When connected to UiPath, the bridge will use the following API endpoints:

Authentication:

  • https://account.uipath.com/oauth/token - when using UiPath Automation Cloud
  • <ui-path-url>/api/account/authenticate - when using UiPath on-premise (v2019 or v2020.4)

Jobs:

  • <ui-path-url>/Releases?$filter=ProcessKey eq 'processKey' - find release for process
  • <ui-path-url>/Jobs/UiPath.Server.Configuration.OData.StartJobs - for starting RPA jobs
  • <ui-path-url>/Jobs?$select=Key,State,Id,Info,OutputArguments&$filter=(<tracked-job-states-filter>) and (<job-filter>) - find jobs in finished and failed states, only when polling is used to retrieve job status

Requests from UiPath to Bridge:

Webhook:

  • <bridge-webhook-path>/webhook/event - notify bridge about tracked job, only when webhook is used to retrieve job status

Telemetry

At Camunda, we strive to offer excellent user experience at a high and stable level. On a strict opt-in basis, we are looking to collect environment and usage data to further improve the user experience for you. These insights help us to understand typical environment setups and product usage patterns and will be used to make informed product improvement decisions to your benefit.

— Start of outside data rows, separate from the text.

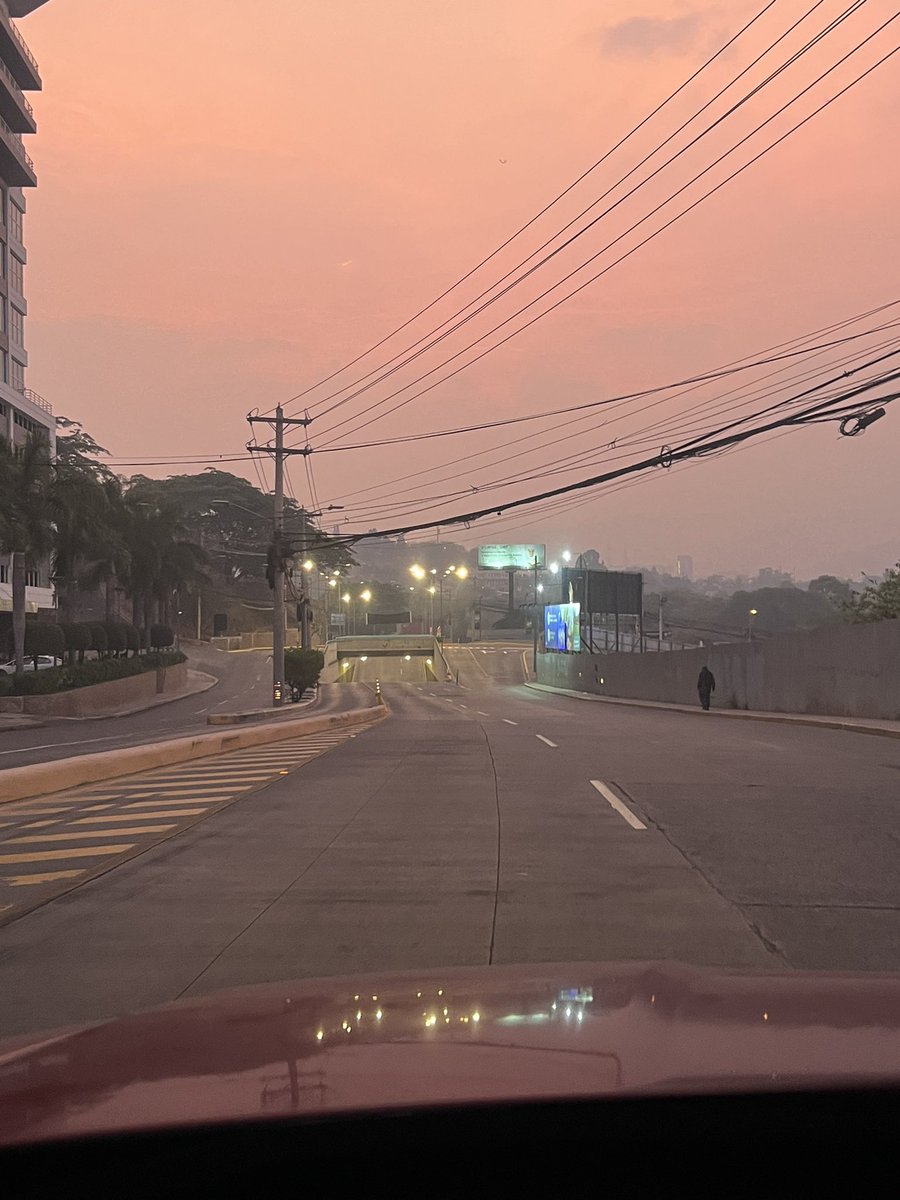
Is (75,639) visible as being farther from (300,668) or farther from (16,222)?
Answer: (16,222)

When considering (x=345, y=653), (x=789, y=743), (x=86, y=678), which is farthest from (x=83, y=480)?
(x=345, y=653)

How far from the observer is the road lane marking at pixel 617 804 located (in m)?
12.3

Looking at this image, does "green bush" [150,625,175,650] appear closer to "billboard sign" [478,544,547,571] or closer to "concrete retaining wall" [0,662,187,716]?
"concrete retaining wall" [0,662,187,716]

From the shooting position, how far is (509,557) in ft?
545

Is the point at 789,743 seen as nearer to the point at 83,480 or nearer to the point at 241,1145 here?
the point at 241,1145

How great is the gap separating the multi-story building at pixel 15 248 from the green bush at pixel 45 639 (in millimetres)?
11818

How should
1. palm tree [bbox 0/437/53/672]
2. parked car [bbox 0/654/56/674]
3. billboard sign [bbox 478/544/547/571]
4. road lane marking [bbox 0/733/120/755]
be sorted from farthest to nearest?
1. billboard sign [bbox 478/544/547/571]
2. parked car [bbox 0/654/56/674]
3. palm tree [bbox 0/437/53/672]
4. road lane marking [bbox 0/733/120/755]

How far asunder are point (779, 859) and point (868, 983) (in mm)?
6202

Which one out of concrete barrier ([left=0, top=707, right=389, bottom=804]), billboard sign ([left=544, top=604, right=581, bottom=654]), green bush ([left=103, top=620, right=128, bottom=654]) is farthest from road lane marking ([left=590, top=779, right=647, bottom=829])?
billboard sign ([left=544, top=604, right=581, bottom=654])

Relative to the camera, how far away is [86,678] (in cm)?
5553

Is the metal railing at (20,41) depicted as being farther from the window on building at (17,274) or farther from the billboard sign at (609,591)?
the billboard sign at (609,591)

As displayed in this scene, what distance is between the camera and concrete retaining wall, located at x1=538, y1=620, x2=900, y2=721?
99.8ft

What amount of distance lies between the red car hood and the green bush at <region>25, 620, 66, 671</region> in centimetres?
6011

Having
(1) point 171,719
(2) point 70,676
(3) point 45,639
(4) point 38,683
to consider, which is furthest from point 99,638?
(1) point 171,719
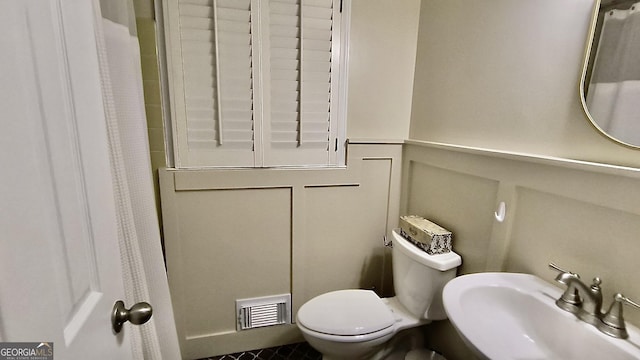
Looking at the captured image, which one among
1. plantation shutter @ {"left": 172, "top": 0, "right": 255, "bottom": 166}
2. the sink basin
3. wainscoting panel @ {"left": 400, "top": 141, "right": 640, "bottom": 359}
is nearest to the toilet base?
wainscoting panel @ {"left": 400, "top": 141, "right": 640, "bottom": 359}

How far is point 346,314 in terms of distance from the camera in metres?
1.37

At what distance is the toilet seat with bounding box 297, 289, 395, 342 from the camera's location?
1.28m

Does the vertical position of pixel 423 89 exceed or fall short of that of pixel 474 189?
it exceeds it

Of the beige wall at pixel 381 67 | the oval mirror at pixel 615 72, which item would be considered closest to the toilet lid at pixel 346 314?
the beige wall at pixel 381 67

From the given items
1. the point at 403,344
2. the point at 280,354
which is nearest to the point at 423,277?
the point at 403,344

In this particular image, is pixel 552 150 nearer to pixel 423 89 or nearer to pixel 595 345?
pixel 595 345

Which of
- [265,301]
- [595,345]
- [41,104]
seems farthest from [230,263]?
[595,345]

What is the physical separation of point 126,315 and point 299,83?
1221mm

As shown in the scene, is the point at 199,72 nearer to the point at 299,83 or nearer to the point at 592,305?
the point at 299,83

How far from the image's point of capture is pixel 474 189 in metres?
1.30

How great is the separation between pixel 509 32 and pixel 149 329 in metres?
1.57

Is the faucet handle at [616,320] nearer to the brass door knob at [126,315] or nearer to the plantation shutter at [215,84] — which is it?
the brass door knob at [126,315]

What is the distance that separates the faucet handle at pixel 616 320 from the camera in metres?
0.76

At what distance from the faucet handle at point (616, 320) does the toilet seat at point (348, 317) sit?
2.44 feet
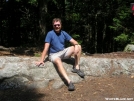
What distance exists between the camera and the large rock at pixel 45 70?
622 centimetres

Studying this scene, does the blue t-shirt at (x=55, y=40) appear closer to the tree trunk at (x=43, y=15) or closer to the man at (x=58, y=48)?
the man at (x=58, y=48)

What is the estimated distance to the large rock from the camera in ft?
20.4

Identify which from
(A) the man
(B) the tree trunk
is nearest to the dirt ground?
(A) the man

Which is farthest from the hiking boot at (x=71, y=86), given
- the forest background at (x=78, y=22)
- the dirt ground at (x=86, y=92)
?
the forest background at (x=78, y=22)

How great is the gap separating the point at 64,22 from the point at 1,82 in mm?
9428

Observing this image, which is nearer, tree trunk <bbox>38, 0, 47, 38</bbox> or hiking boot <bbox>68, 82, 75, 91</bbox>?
hiking boot <bbox>68, 82, 75, 91</bbox>

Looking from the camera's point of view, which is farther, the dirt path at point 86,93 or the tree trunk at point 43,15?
the tree trunk at point 43,15

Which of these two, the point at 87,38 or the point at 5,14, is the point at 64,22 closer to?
the point at 87,38

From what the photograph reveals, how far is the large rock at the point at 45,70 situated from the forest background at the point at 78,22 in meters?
4.05

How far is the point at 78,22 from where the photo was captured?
16219 millimetres

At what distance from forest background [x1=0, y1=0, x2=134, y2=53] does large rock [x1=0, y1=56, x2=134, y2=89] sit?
13.3ft

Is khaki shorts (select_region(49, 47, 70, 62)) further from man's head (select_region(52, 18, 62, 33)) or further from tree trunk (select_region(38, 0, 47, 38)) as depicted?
tree trunk (select_region(38, 0, 47, 38))

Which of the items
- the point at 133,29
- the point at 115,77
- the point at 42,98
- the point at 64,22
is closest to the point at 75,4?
the point at 64,22

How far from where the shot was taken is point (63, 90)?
Answer: 5.97 m
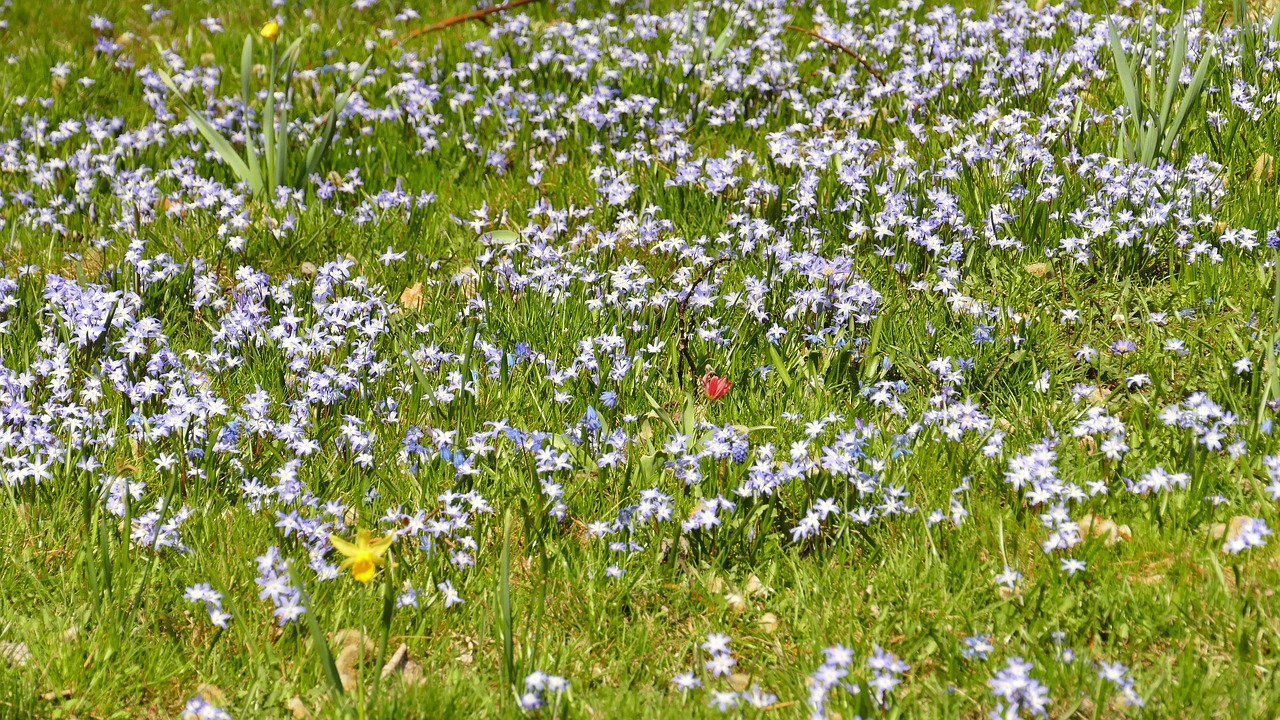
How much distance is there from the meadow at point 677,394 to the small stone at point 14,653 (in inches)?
0.7

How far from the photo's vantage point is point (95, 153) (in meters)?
6.31

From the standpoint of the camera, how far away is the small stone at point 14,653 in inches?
115

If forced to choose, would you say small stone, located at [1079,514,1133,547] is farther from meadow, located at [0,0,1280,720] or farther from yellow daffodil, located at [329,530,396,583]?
yellow daffodil, located at [329,530,396,583]

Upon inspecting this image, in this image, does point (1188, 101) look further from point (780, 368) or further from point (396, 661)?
point (396, 661)

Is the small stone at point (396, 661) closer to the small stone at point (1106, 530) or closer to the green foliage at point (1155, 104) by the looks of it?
the small stone at point (1106, 530)

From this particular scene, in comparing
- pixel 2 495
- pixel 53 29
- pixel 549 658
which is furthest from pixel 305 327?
pixel 53 29

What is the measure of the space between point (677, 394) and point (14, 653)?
2145 millimetres

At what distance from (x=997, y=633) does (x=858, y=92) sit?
13.0ft

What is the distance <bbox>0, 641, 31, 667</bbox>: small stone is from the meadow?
0.06 ft

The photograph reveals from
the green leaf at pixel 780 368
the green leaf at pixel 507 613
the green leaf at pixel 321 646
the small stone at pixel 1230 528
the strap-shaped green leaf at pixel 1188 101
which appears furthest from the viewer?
the strap-shaped green leaf at pixel 1188 101

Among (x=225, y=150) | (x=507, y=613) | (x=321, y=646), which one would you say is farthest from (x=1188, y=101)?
(x=225, y=150)

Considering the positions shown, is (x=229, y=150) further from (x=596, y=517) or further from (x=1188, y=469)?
(x=1188, y=469)

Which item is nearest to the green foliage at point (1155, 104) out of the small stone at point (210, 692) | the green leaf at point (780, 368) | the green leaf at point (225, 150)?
the green leaf at point (780, 368)

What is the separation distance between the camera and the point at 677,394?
394 centimetres
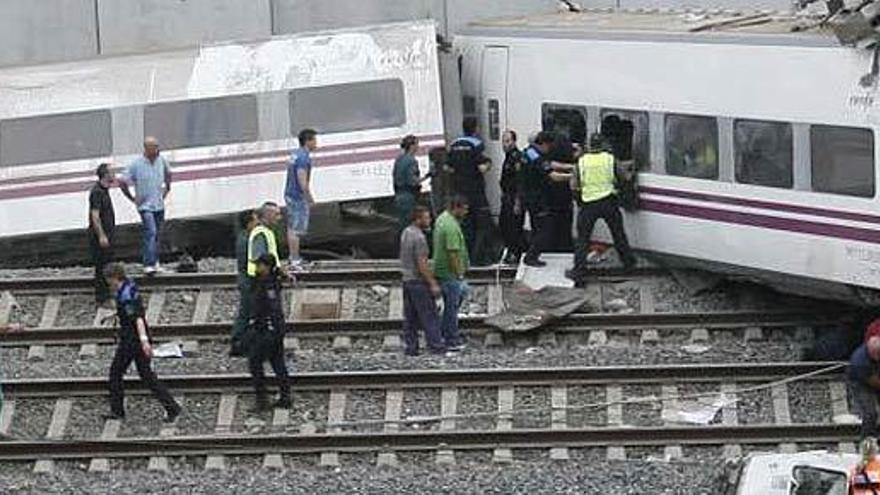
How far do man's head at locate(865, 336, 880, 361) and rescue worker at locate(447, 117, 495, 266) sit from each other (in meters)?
6.79

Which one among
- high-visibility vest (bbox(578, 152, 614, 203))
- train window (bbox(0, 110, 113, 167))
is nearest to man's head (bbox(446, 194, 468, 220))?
high-visibility vest (bbox(578, 152, 614, 203))

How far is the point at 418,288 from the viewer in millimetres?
20516

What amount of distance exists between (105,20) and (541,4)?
563 centimetres

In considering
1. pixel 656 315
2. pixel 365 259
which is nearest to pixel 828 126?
pixel 656 315

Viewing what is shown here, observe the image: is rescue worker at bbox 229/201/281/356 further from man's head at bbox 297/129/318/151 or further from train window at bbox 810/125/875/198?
train window at bbox 810/125/875/198

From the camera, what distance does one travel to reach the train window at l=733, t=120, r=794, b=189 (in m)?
20.8

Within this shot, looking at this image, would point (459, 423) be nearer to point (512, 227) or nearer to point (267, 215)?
point (267, 215)

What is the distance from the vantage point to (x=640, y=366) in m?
19.8

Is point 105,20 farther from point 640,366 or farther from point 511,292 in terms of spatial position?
point 640,366

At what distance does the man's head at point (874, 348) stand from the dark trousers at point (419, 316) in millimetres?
4603

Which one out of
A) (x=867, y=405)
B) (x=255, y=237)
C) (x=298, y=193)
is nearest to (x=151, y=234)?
(x=298, y=193)

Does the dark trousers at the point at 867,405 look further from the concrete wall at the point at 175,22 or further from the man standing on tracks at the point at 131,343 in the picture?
the concrete wall at the point at 175,22

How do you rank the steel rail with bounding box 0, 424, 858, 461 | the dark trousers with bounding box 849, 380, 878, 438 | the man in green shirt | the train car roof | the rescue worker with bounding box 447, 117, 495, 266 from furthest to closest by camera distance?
the rescue worker with bounding box 447, 117, 495, 266, the train car roof, the man in green shirt, the steel rail with bounding box 0, 424, 858, 461, the dark trousers with bounding box 849, 380, 878, 438

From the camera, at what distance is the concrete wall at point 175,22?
1101 inches
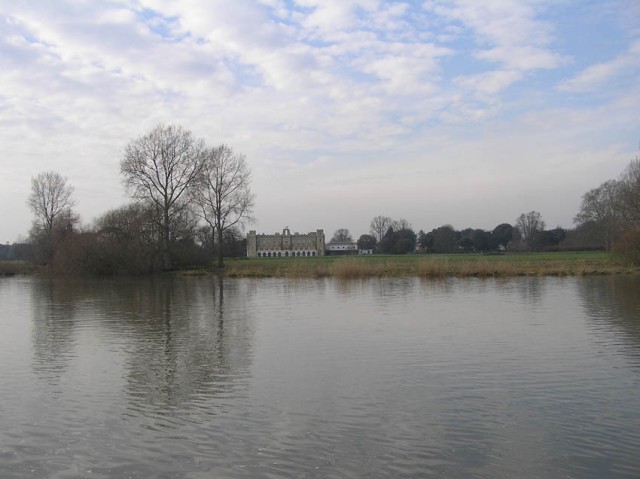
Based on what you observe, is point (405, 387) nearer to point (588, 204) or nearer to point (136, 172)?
point (136, 172)

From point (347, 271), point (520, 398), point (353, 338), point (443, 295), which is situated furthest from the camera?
point (347, 271)

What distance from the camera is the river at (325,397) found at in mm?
6191

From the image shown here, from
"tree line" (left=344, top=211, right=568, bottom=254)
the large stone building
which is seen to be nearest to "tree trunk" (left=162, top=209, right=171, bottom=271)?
"tree line" (left=344, top=211, right=568, bottom=254)

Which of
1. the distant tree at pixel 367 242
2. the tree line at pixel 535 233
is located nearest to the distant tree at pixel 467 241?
the tree line at pixel 535 233

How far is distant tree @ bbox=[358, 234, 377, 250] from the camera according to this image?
165m

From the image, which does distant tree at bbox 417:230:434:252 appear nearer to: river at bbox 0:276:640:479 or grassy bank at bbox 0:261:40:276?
grassy bank at bbox 0:261:40:276

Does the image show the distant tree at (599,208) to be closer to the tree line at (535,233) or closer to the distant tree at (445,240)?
the tree line at (535,233)

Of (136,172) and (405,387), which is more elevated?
(136,172)

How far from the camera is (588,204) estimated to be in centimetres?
9162

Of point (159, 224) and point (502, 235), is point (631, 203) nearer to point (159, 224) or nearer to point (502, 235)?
point (159, 224)

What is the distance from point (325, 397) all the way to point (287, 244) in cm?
17722

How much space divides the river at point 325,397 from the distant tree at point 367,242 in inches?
5795

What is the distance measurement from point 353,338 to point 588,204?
8851 centimetres

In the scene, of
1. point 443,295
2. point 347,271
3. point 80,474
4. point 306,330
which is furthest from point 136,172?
point 80,474
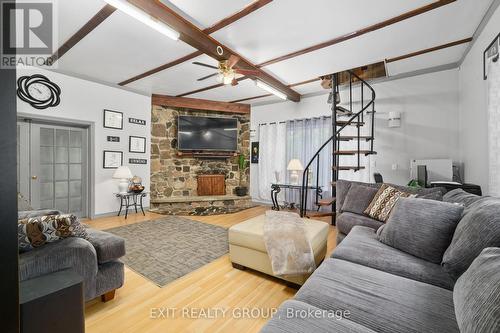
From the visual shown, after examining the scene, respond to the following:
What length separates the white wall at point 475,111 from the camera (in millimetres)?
2531

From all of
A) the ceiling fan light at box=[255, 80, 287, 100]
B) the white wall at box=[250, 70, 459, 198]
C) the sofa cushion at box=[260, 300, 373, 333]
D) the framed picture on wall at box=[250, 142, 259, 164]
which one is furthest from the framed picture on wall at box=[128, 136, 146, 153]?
the white wall at box=[250, 70, 459, 198]

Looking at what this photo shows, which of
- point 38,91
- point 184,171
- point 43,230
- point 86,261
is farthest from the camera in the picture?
point 184,171

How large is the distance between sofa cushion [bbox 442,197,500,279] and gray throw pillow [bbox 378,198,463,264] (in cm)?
15

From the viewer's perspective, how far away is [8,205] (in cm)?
63

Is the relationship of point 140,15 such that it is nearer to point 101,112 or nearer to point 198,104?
point 101,112

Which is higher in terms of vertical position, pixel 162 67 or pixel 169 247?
pixel 162 67

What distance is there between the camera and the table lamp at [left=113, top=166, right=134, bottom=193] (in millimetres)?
4281

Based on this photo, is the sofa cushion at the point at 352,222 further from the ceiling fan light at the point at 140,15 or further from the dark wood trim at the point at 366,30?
the ceiling fan light at the point at 140,15

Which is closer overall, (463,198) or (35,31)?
(463,198)

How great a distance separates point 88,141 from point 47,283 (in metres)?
4.01

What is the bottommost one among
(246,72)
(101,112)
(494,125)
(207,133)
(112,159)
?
(112,159)

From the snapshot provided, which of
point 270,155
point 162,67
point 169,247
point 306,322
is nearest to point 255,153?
point 270,155

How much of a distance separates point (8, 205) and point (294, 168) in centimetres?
463

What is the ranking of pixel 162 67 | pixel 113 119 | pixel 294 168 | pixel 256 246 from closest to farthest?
1. pixel 256 246
2. pixel 162 67
3. pixel 113 119
4. pixel 294 168
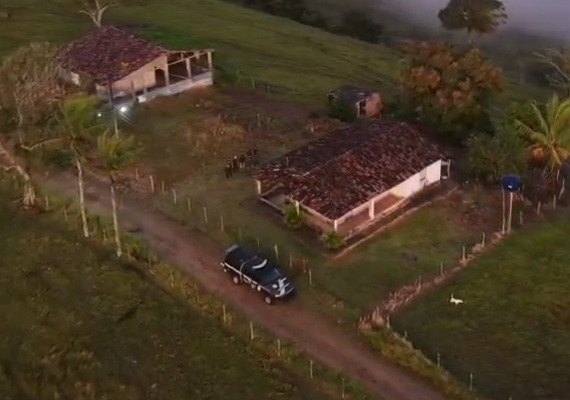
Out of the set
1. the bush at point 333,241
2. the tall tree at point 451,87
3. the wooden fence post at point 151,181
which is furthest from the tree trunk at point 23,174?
the tall tree at point 451,87

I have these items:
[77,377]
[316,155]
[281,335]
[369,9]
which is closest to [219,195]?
[316,155]

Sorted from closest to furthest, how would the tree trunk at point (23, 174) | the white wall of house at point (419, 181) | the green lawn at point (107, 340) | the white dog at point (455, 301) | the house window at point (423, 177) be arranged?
the green lawn at point (107, 340) → the white dog at point (455, 301) → the tree trunk at point (23, 174) → the white wall of house at point (419, 181) → the house window at point (423, 177)

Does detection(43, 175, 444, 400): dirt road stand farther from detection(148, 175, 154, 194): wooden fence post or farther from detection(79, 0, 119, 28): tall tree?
detection(79, 0, 119, 28): tall tree

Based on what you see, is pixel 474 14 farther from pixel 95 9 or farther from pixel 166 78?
pixel 166 78

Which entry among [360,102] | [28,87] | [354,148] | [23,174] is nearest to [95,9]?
[360,102]

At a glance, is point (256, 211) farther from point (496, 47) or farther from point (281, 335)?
point (496, 47)

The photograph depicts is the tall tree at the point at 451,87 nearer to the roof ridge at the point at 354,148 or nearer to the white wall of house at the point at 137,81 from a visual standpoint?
the roof ridge at the point at 354,148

Find more information on the general telemetry introduction page

When enabled via including org.camunda.bpm.rpa.enable-telemetry=true in the configuration file, the bridge will collect the following data and securely send them to a Camunda server.

General Data

  • A generated unique ID for every bridge instance
  • The name of the product (i.e., Camunda BPM RPA Bridge)
  • The version of the bridge (e.g., 1.0.0)
  • The edition of the product (i.e., enterprise)
  • The customer name, expiry date and enabled features as well as the raw license info

License key data does not contain any protected data like the signature.

Metrics

  • Number of started RPA bots
  • Number of completed RPA bots
  • Number of failed RPA bots

Before you install a Camunda BPM Runtime version >= 7.14.0-alpha1 or activate the telemetry functionality, please make sure that you are authorized to take this step, and that the installation or activation of the telemetry functionality is not in conflict with any company-internal policies, compliance guidelines, any contractual or other provisions or obligations of your company.

Camunda cannot be held responsible in the event of unauthorized installation or activation of this function.